### INSTRUCTION
Beginning with the line containing "What measurement of" and ending with the last line, repeat the records exactly.

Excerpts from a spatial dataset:
┄┄┄┄┄┄

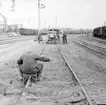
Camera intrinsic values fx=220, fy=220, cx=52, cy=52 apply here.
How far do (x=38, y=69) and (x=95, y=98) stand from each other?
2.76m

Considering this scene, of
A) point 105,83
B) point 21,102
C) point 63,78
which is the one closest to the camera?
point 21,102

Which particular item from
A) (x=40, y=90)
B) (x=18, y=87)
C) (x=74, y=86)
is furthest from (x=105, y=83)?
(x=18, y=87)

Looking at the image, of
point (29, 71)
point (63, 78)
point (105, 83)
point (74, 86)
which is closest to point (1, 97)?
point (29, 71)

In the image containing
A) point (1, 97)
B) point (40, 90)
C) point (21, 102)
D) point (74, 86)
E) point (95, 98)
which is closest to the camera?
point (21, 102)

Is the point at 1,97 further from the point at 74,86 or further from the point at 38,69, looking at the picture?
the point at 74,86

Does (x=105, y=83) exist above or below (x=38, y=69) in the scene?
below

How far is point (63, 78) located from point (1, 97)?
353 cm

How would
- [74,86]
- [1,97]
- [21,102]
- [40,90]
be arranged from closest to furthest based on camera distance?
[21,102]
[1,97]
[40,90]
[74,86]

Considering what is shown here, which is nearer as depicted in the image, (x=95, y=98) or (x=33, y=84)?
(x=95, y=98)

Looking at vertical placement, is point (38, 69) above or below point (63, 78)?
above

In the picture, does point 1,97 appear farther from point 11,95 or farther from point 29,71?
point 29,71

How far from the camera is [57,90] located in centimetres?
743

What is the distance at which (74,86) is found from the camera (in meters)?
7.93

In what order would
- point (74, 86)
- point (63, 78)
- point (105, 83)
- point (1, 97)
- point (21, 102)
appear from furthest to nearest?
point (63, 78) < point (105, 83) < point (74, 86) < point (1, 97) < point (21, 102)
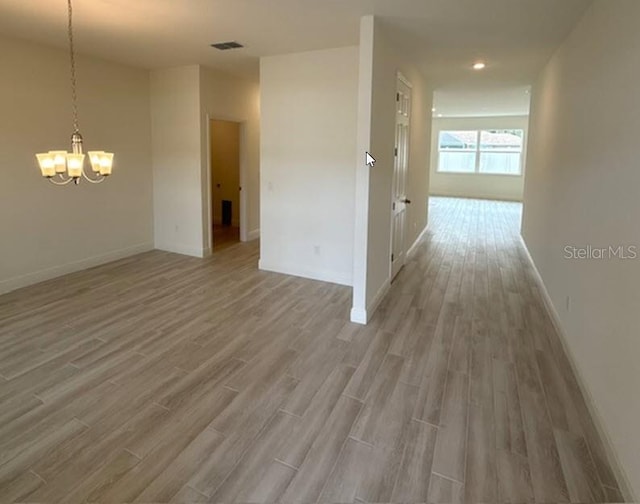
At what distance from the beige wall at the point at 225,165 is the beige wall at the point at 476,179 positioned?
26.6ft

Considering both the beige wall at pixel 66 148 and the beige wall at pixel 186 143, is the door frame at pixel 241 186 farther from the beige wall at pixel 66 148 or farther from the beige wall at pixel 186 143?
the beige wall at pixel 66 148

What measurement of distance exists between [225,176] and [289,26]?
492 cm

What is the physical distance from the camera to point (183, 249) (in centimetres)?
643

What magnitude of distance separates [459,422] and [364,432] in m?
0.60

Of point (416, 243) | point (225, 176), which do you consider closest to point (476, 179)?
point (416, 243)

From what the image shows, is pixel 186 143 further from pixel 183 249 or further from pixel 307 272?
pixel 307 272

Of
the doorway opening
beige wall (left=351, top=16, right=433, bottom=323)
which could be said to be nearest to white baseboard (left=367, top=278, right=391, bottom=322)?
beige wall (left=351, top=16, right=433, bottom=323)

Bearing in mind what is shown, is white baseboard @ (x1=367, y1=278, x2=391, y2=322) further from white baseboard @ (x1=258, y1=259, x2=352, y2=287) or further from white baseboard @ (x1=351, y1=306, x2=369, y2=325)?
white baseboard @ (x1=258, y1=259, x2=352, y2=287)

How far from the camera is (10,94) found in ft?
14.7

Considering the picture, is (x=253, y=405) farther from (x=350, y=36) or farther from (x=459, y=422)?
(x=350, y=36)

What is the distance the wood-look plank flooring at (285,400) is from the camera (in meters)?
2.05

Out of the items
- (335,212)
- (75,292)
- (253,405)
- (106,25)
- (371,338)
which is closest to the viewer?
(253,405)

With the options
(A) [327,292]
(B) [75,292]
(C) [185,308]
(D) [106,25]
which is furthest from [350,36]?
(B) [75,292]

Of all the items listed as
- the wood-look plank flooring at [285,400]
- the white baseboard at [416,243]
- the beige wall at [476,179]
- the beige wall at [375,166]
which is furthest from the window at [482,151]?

┄┄┄┄┄┄

### EXERCISE RESPONSE
What measurement of distance exists between [225,176] and [289,26]?
492 cm

What is the physical distance from the camera to point (183, 249) (in centimetres)?
643

What magnitude of distance separates [459,422] and [364,432] in m?
0.60

Of point (416, 243) | point (225, 176), which do you consider closest to point (476, 179)?
point (416, 243)

From what the image shows, is pixel 186 143 further from pixel 183 249 or further from pixel 307 272?
pixel 307 272

Of
the doorway opening
beige wall (left=351, top=16, right=433, bottom=323)
which could be said to be nearest to white baseboard (left=367, top=278, right=391, bottom=322)?
beige wall (left=351, top=16, right=433, bottom=323)

Bearing in mind what is shown, is white baseboard @ (x1=367, y1=278, x2=391, y2=322) further from white baseboard @ (x1=258, y1=259, x2=352, y2=287) or further from white baseboard @ (x1=351, y1=306, x2=369, y2=325)?
white baseboard @ (x1=258, y1=259, x2=352, y2=287)

How far from the camera is (10,94) found in ft?
14.7

Considering the picture, is (x=253, y=405) farther from (x=350, y=36) or farther from (x=459, y=422)?
(x=350, y=36)

What is the distance the wood-look plank flooring at (285,400) is from the camera (in meters)?
2.05

Out of the items
- (335,212)
- (75,292)
- (253,405)
- (106,25)
- (371,338)
which is closest to the viewer?
(253,405)

With the options
(A) [327,292]
(B) [75,292]
(C) [185,308]
(D) [106,25]
which is furthest from [350,36]?
(B) [75,292]

Of all the items listed as
- the wood-look plank flooring at [285,400]
- the white baseboard at [416,243]
- the beige wall at [476,179]
- the beige wall at [375,166]
which is furthest from the window at [482,151]?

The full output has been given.